** EXERCISE 1 **
In the interview transcript, list every subject RI says they studied, including school courses.
** EXERCISE 2 **
Reproduce the passage of the interview transcript word for word, starting at "RB: And the" and ending at "Richard. . .".

----- EXERCISE TEXT -----

RI: Oh, yes, very separate. It's like the Art Institute in Chicago in relation to the University of Chicago. No relationship whatsoever. It's very similar to the Art Institute. It is not a museum itself. It is just a school. The museum is down the hill on the other side of the Castle. But it's a fine old school with gorgeous nineteenth-century facilities, big classrooms and. . .
RB: When does it go back to -- the eighteenth century, or. . .?
RI: No, I'd say the nineteenth century.
RB: Had there been very famous British painters associated with this school?
RI: Not that I know of, no. And there again the faculty was largely a conservative faculty. The advantage was just the facilities that were at hand. I went there at night, I was at the University during the day, and I had just about one or two terms there actually.
RB: Oh, I see. You were taking your academic work. . .?
RI: Academic sessions. . .
RB: What sort of academic work were you taking to continue your degree?
RI: Just three subjects: I took English literature, botany, (I needed a science credit) - and botany, by the way, was my favorite course. I had a great instructor in botany. This was at the Queens Botanical Gardens away from the University. And I had a course in philosophy.
RB: Had you studied botany previously, or was this your first science?
RI: No, this was my first -- well, in high school I had physics, but this was my first university. . .
RB: First approach to this particular subject?
RI: Mmhmm.
RB: And the personality of this instructor was. . .?
RI: Yes, this was Jack Roberts and he was a real, a real instructor. One of the best teachers I ever saw in my life.
RB: Have you kept up your interest in botany? Are you an authority on wild flowers?
RI: No, I would, Richard. . .
RB: Well, it's difficult in a city. I don't see how. . .

----- INFORMATION GIVEN -----

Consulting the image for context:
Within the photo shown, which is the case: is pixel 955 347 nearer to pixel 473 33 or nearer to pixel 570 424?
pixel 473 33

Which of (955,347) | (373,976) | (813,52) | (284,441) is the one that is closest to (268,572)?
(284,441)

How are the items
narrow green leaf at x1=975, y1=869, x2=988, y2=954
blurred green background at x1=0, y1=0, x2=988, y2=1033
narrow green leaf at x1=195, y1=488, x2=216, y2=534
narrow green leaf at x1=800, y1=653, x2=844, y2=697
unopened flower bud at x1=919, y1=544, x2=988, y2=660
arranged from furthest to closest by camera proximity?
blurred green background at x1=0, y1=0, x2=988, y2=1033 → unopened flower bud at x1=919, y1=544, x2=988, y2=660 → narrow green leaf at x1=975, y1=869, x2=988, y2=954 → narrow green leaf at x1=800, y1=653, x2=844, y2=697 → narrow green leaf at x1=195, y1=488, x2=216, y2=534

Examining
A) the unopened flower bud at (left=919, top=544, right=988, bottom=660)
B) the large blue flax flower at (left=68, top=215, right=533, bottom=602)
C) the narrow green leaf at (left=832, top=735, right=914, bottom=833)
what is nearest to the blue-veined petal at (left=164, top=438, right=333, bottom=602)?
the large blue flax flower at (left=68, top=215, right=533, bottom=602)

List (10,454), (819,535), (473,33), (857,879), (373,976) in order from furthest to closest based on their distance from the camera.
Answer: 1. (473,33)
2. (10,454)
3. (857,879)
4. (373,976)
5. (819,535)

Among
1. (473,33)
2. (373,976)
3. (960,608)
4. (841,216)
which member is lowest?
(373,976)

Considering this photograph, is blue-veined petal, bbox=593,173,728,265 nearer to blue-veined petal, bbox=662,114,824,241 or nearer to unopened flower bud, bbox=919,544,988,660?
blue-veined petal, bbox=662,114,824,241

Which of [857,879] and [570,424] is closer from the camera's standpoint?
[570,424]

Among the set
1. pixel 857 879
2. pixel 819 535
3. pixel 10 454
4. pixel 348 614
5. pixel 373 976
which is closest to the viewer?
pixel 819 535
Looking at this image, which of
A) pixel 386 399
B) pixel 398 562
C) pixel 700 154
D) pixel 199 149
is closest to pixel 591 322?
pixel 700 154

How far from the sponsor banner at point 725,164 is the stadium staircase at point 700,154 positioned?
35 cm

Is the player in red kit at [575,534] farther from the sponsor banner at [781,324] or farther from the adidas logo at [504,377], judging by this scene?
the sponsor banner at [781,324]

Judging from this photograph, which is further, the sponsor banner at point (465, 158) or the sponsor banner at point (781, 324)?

-----

** TASK RESPONSE 1 **
English literature, botany, philosophy, physics

** TASK RESPONSE 2 **
RB: And the personality of this instructor was. . .?
RI: Yes, this was Jack Roberts and he was a real, a real instructor. One of the best teachers I ever saw in my life.
RB: Have you kept up your interest in botany? Are you an authority on wild flowers?
RI: No, I would, Richard. . .